Cette forme de censure ne disparaît donc pas, même au XXe siècle. En 1927 encore, Louis Hourticq, en se penchant sur ce même sujet dans la gravure, choisit à l'évidence non seulement d'ignorer les variantes impudiques de 1499 pour s'arrêter sur une quatrième version de l'image, gravée par Jean Goujon ou Jean Cousin et éditée à Paris chez Kerver en 1554, mais aussi de redessiner cette dernière pour les besoins de son livre : cette fois, la censure frappe plus vigoureusement encore. Si le regard du satyre demeure lubrique, les jets de lait de la nymphe endormie, qui mettent en valeur sa poitrine, sont amincis ; pis, si l'on compare l'image à la version originale [note] Bibliothèque municipale de Lyon, Rés. 105522, p. 23, Le Songe de Poliphile, Paris, Kerver, 1554., on voit que le satyre a perdu son organe le plus caractéristique. Déjà, les artistes du plein XVIe siècle avaient choisi de ne plus figurer le personnage de face, comme dans l'édition de 1499, mais dans une position contournée, mi de profil, mi trois-quarts dos ; en outre, la toison s'est épaissie sur ses cuisses et ses testicules, auparavant bien dessinés, sont rendus invisibles. Il n'en restait pas moins vigoureusement sexué. Mais, mieux encore, dans le livre de Louis Hourticq, son organe génital, il est vrai attentatoire aux bonnes moeurs du temps, a purement et simplement disparu, de même que celui des deux enfants-boucs, réduits à l'impuissance. La pudeur est donc sauve, et l'éminent académicien, commentant l'image, peut qualifier désormais le satyre de personnage « bien élevé » !

"Satyre découvrant une nymphe endormie", Francesco Colona, Hypnerotomachia Poliphili Venise, Alde Manuce, 1499 (BM Lyon, Rés. Inc. 868, f. 37, détail)

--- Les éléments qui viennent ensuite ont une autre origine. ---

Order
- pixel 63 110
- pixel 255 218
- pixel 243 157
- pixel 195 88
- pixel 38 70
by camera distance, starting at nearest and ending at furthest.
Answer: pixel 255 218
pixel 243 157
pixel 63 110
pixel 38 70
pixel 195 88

Le caractère apparemment anecdotique de la censure de pudeur ne doit pas faire oublier qu'elle était autrefois le fruit licite d'obligations morales, et ne constituait qu'une part marginale des pratiques de censure, dont une des expressions intellectuelles fut l'interdiction des textes ou, plus extrême, avec l'Inquisition et les guerres de religion, leur destruction, violence qui atteignit également les images publiques, la statuaire notamment [note]Voir Iconoclasme. Vie et mort de l'image médiévale, catalogue de l'exposition, Musée de l'OEuvre Notre-Dame, Strasbourg, 2001. . L'esprit s'émeut aujourd'hui de ce qui constitue à nos yeux une atteinte insupportable à la fois à la liberté de pensée et au patrimoine de l'humanité. On voudrait que de tels usages disparaissent à jamais. Mais l'actualité a récemment démontré que le fanatisme religieux, quels que soient le siècle et la confession, redonnait naissance à cette violence extrême exercée envers les images, dont la puissance et la force d'évocation continuent d'être tout à la fois admises - et redoutées.